• _Consignes_:
**A.** Pouvez-vous réécrire sous forme de liste plus courte le paragraphe de l'article sur le Vendée Globe qui commence par « Après 74 jours », en gardant ses faits principaux ?
**B.** Pouvez-vous prolonger l'article sur le Vendée Globe à partir de sa dernière phrase ?

• _Extrait du texte_:
______________________________

Vendée Globe (2/2) : Le Finistère aux commandes !

Armel Le Cléac’h bien sûr le grand vainqueur mais aussi la voile bretonne, le Pôle « Finistère course au large », Ino-Rope et Ariane Pehrson..!

Après 74 jours, 3 heures, 35 minutes et 46 secondes de course, Armel Le Cléac’h (Banque Populaire VIII) a franchi en tête la ligne d’arrivée de la 8ème édition du Vendée Globe, jeudi dernier. Il pulvérise de quatre jours le record de l’épreuve de François Gabart, vainqueur il y a 4 ans.

A 39 ans, le Breton de Saint-Paul de Léon (Finistère Nord) a su tirer avantage d’une course au contact pour remporter cette course. En tête depuis 46 jours, impressionnant de maîtrise, tant sur le plan technique que mental, il se débarrasse de cette image d’éternel second qui lui collait à la peau depuis ses deux deuxièmes places dans les éditions précédentes (2008/2009 et 20012/2013).

Ken Read sur la Volvo Ocean Race

« Moi qui ai fait deux tours du monde en équipage, je peux vous dire que je n’oserai pas suivre ces fous furieux de français, rigole Ken Read, le grand skipper américain, aujourd’hui PDG de North Sails dont la filiale France à Vannes a conçu toute la voilerie du vainqueur. Sincèrement je ne sais pas comment ils tiennent le coup. » Fasciné par ces difficultés et l’engouement du public français, le marin businessman pense que le Vendée Globe est une course qui mériterait un plus grand retentissement international. «C’est l’épreuve absolue, l’aventure la plus extrême, mais elle est loin d’être aussi bien couverte que la suédoise Volvo Ocean Race par exemple » déplore-t-il.

______________________________

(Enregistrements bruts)
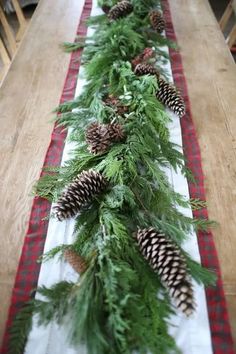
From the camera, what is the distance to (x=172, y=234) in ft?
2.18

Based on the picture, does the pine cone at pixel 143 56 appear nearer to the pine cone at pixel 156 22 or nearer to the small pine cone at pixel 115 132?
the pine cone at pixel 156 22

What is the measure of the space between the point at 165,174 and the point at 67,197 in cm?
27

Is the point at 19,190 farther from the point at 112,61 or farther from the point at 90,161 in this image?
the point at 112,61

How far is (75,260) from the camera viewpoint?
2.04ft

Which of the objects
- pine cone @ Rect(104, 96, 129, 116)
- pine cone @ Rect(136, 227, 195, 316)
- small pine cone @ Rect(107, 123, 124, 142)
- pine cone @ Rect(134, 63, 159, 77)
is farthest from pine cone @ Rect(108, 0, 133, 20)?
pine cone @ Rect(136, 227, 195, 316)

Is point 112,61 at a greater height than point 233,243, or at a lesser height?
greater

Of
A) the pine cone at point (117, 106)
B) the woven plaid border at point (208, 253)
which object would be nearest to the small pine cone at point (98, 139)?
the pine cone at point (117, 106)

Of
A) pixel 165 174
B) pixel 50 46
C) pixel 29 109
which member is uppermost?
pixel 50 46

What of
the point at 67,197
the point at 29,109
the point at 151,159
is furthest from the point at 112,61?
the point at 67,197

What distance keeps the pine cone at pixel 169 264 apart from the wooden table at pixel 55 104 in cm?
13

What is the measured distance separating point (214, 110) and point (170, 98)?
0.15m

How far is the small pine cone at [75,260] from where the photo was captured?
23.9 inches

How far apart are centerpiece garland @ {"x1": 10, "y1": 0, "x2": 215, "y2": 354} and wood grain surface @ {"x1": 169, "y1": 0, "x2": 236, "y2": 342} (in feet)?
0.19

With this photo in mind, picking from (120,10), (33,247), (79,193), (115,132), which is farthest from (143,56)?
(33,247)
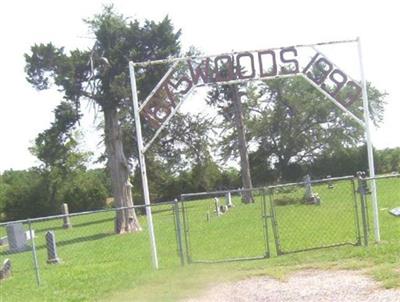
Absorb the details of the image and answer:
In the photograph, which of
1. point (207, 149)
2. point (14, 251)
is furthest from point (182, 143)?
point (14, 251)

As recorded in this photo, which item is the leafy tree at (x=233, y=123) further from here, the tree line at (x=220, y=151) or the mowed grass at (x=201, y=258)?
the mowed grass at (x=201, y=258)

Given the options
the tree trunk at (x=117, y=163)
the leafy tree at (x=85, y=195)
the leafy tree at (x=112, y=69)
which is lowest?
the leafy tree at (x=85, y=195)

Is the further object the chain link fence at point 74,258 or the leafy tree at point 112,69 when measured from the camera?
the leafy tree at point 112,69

______________________________

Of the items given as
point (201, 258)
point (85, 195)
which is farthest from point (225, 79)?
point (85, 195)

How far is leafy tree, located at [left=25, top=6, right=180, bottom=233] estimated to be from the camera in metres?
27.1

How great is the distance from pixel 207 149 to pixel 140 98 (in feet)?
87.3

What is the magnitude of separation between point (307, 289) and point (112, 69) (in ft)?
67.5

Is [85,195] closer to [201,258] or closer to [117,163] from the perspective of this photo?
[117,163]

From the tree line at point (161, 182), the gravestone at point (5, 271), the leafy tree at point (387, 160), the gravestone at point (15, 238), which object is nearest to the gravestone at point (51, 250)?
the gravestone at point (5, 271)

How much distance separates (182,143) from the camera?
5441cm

______________________________

• _Réponses_:
**A.**
- Durée de course : 74 jours, 3 heures, 35 minutes et 46 secondes.
- Armel Le Cléac'h (Banque Populaire VIII) a franchi en tête la ligne d'arrivée de la 8e édition du Vendée Globe, jeudi dernier.
- Il bat de quatre jours le record de l'épreuve de François Gabart, vainqueur il y a 4 ans.

**B.**
La voile bretonne en pole position !

North Sails, Incidence Sails et All Purpose… Elles sont trois sociétés bretonnes à avoir conçu les voiles des skippers de cette 8ème édition du Vendée Globe.
L’américain North Sails conçoit ses voiles à Vannes. Armel Le Cléach’, Jean Le Cam et Vincent Riou se sont élancés avec près de 1600 m2 de toile conçue par la PME. Découpées sur mesure et assemblées dans l’atelier vannetais par une trentaine de personnes, elles sont toutefois fabriquées au Nevada.
Six des vingt-neuf coureurs de ce 8e Vendée Globe étaient équipés de voiles Incidence Sails. Parmi eux, de jeunes skippers prometteurs, Paul Meilhat (SMA) et Morgan Lagravière (Safran) ; des fidèles, Arnaud Boissière (La Mie Câline) et Bertrand de Broc (MACSF) et des nouveaux venus, Éric Bellion (Comme un Seul Homme) et Rich Wilson (Great American IV), ces 2 derniers toujours en course. Incidence basée à Brest fabrique des voiles sur mesure dans ses locaux. 110-120 salariés s’affairent pour confectionner chaque semaine entre 20 et 30 voiles.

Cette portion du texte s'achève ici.